Compute the service time distribution probabilities

The service time distribution probabilities are given as follows: \(P_1 = \frac{1}{4}\), \(P_2 = \frac{1}{2}\), and \(P_3 = \frac{1}{4}\) Let's calculate the mean of the service time distribution: \(E[S] = 1 \cdot P_1 + 2 \cdot P_2 + 3 \cdot P_3 = 1 \cdot \frac{1}{4} + 2 \cdot \frac{1}{2} + 3 \cdot \frac{1}{4} = \frac{1}{4} + 1 + \frac{3}{4} = 2\) The variance of the service time distribution can be found by: \(Var(S) = E[S^2] - (E[S])^2\) Now let's calculate the mean of the square service time distribution: \(E[S^2] = 1^2 \cdot P_1 + 2^2 \cdot P_2 + 3^2 \cdot P_3 = 1 \cdot \frac{1}{4} + 4 \cdot \frac{1}{2} + 9 \cdot \frac{1}{4} = \frac{1}{4} + 2 + \frac{9}{4} = \frac{14}{4} = \frac{7}{2}\) Now, we can compute the variance: \(Var(S) = E[S^2] - (E[S])^2 = \frac{7}{2} - 2^2 = \frac{7}{2} - 4 = \frac{1}{2}\)
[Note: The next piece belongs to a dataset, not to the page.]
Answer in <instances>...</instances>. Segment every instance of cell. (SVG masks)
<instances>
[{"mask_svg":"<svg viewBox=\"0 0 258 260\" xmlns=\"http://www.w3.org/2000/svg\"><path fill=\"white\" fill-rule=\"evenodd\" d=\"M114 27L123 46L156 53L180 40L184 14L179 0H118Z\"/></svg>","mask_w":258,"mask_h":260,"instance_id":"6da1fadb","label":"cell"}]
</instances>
Calculate average customer delay in queue

With all necessary parameters calculated, we can now compute the average customer delay in queue using the M/G/1 queue formula: \(W_q = \frac{ρ \cdot Var(S)}{2 \cdot (1-ρ) \cdot (E[S])}\) Substitute the values we calculated previously: \(W_q = \frac{\frac{1}{5} \cdot \frac{1}{2}}{2 \cdot (1-\frac{1}{5}) \cdot 2} = \frac{\frac{1}{10}}{\frac{8}{5}}\) Simplifying and calculating the value: \(W_q = \frac{1}{10} \cdot \frac{5}{8} = \frac{1}{16}\) Therefore, the average customer delay in the queue is \(\frac{1}{16}\) hours.